Zestaw zadań:
1/ Jaką rentowność osiągnęły 10-letnie greckie obligacje w szczytowym momencie kryzysu w 2012 r. według tekstu o greckich obligacjach?
2/ Proszę przytoczyć z tekstu o greckich obligacjach fragment między słowami „Sprzedaż 30-letnich obligacji” a „niż pierwotnie planowano.”, włącznie z nimi.

Tekst źródłowy:
-=-=-=-=-
Inwestorzy zgłosili już popyt na 30-letnie obligacje o wartości 17 mld euro. Według specjalistów pokazuje to, że Ateny odzyskują zaufanie zagranicznych inwestorów.
Sprzedaż 30-letnich obligacji jest oznaką tego, jak daleko zaszła Grecja w ciągu ostatniej dekady. W szczytowym momencie kryzysu zadłużenia w strefie euro w 2012 r. rentowność 10-letnich greckich obligacji rosła w zawrotnym tempie, osiągając nawet 44 proc., a kraj został odcięty od rynków międzynarodowych. Teraz rentowności są poniżej 1 proc., co daje rządowi szansę na skorzystanie z długoterminowego finansowania.
- Ta sprzedaż greckich obligacji jest oznaką odbudowy kraju - powiedział Alexandros Malamas, makler Piraeus Securities.
Grecki rząd chce pozyskać dodatkową gotówkę, ponieważ skutki gospodarcze pandemii są większe niż oczekiwano. Już teraz planuje sfinansować działania o wartości 11,6 mld euro, czyli o około 4 mld euro więcej niż pierwotnie planowano.
-=-=-=-=-
Zapisane informacje:
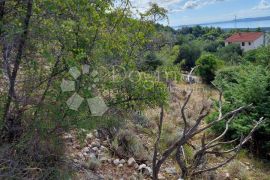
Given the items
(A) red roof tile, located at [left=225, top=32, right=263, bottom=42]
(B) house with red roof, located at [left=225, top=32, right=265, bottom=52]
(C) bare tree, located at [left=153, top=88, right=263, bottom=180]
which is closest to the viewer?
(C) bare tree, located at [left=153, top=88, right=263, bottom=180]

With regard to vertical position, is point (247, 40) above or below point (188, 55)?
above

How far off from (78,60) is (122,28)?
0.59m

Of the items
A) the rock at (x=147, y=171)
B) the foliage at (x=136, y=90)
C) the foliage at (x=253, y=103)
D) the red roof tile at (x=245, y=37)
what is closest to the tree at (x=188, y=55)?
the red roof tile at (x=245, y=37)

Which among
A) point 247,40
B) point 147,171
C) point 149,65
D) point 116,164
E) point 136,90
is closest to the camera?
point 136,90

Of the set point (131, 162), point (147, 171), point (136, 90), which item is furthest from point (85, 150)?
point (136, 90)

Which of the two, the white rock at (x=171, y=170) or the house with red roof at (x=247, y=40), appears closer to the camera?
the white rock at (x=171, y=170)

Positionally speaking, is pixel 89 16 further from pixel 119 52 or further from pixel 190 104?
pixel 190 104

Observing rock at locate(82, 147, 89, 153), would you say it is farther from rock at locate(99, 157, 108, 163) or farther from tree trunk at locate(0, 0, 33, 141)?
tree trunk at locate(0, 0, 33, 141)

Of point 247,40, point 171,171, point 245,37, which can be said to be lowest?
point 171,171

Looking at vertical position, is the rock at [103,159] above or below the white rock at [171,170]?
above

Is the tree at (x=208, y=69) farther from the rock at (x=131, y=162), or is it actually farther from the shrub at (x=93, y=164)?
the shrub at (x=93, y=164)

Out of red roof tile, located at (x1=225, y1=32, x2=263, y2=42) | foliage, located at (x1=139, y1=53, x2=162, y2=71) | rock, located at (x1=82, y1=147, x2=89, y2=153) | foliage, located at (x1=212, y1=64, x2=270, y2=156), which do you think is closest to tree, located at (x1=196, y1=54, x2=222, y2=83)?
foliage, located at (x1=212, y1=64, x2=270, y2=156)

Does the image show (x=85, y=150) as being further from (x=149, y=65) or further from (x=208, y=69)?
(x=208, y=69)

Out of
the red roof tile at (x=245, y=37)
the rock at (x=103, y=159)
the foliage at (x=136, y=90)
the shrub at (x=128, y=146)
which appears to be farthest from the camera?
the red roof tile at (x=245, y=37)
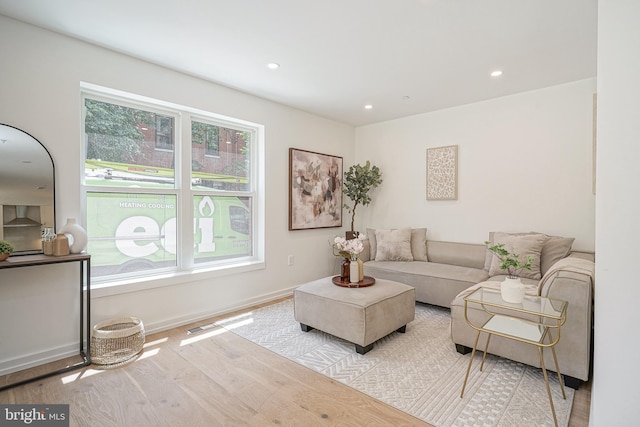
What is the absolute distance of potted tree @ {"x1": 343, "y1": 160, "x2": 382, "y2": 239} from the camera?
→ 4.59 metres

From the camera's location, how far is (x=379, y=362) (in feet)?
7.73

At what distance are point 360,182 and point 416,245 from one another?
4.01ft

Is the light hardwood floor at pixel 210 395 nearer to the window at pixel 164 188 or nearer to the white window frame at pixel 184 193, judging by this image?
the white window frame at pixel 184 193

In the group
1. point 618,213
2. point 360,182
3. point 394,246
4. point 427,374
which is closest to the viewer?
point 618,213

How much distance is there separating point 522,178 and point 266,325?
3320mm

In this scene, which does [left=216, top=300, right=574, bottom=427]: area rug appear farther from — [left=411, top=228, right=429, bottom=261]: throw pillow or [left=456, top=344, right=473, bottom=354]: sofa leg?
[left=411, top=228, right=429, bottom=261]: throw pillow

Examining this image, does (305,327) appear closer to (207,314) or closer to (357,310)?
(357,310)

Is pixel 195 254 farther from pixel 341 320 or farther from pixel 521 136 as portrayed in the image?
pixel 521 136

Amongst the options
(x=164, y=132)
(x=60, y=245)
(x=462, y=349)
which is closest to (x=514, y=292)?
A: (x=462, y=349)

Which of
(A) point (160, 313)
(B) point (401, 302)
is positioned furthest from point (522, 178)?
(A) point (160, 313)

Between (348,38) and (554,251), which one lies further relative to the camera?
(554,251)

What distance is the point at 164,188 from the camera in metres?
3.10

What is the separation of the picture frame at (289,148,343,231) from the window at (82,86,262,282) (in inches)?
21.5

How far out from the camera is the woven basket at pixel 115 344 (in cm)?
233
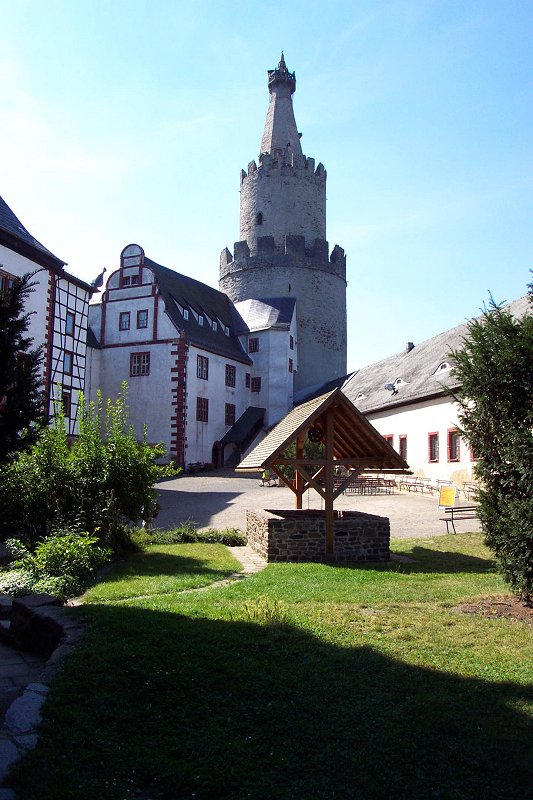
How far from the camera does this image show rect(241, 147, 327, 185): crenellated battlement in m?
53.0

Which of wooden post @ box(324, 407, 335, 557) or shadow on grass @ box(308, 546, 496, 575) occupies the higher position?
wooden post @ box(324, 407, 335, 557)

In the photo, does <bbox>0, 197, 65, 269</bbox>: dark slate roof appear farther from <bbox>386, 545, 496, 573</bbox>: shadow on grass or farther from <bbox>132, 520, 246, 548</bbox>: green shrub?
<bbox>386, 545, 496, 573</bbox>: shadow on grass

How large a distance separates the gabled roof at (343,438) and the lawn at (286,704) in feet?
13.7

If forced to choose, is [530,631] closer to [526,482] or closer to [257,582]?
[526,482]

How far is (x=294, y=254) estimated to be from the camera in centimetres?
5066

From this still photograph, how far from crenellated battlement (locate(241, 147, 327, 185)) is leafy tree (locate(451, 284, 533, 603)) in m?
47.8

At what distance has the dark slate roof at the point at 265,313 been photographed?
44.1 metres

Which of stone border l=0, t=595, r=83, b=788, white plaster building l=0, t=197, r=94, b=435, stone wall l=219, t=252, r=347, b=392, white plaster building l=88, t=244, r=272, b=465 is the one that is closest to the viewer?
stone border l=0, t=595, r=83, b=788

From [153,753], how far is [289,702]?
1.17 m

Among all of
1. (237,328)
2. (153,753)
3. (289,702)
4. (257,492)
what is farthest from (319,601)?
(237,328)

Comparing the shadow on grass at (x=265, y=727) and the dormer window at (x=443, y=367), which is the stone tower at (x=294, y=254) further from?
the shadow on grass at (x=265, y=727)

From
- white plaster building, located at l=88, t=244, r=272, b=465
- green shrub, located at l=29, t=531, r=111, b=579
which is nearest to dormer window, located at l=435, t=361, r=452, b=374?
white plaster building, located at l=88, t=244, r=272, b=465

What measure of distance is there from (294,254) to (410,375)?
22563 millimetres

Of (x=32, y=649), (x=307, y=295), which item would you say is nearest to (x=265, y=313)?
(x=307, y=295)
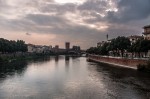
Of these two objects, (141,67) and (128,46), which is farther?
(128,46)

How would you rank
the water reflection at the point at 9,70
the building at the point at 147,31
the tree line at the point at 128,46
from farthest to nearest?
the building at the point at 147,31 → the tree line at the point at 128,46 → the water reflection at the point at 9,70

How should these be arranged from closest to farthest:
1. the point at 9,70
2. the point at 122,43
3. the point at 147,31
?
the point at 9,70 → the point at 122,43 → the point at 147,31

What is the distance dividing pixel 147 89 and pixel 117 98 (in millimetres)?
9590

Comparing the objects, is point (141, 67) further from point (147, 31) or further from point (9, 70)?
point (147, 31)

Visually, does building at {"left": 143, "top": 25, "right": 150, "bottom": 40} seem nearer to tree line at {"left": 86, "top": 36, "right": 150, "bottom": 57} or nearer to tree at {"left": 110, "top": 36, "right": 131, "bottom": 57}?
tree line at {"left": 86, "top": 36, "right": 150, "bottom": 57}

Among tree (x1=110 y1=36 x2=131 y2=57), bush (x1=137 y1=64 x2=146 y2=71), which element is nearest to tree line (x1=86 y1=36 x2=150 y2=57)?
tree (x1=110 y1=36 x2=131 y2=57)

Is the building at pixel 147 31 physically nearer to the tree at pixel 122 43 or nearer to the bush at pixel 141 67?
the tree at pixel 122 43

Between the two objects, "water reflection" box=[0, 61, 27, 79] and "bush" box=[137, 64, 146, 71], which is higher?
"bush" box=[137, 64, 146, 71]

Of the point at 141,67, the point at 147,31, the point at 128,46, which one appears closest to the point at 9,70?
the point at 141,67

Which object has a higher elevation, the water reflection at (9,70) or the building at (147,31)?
-=-=-=-=-
Lista odpowiedzi:
1/ Nawet 44 proc.

2/
Sprzedaż 30-letnich obligacji jest oznaką tego, jak daleko zaszła Grecja w ciągu ostatniej dekady. W szczytowym momencie kryzysu zadłużenia w strefie euro w 2012 r. rentowność 10-letnich greckich obligacji rosła w zawrotnym tempie, osiągając nawet 44 proc., a kraj został odcięty od rynków międzynarodowych. Teraz rentowności są poniżej 1 proc., co daje rządowi szansę na skorzystanie z długoterminowego finansowania.
- Ta sprzedaż greckich obligacji jest oznaką odbudowy kraju - powiedział Alexandros Malamas, makler Piraeus Securities.
Grecki rząd chce pozyskać dodatkową gotówkę, ponieważ skutki gospodarcze pandemii są większe niż oczekiwano. Już teraz planuje sfinansować działania o wartości 11,6 mld euro, czyli o około 4 mld euro więcej niż pierwotnie planowano.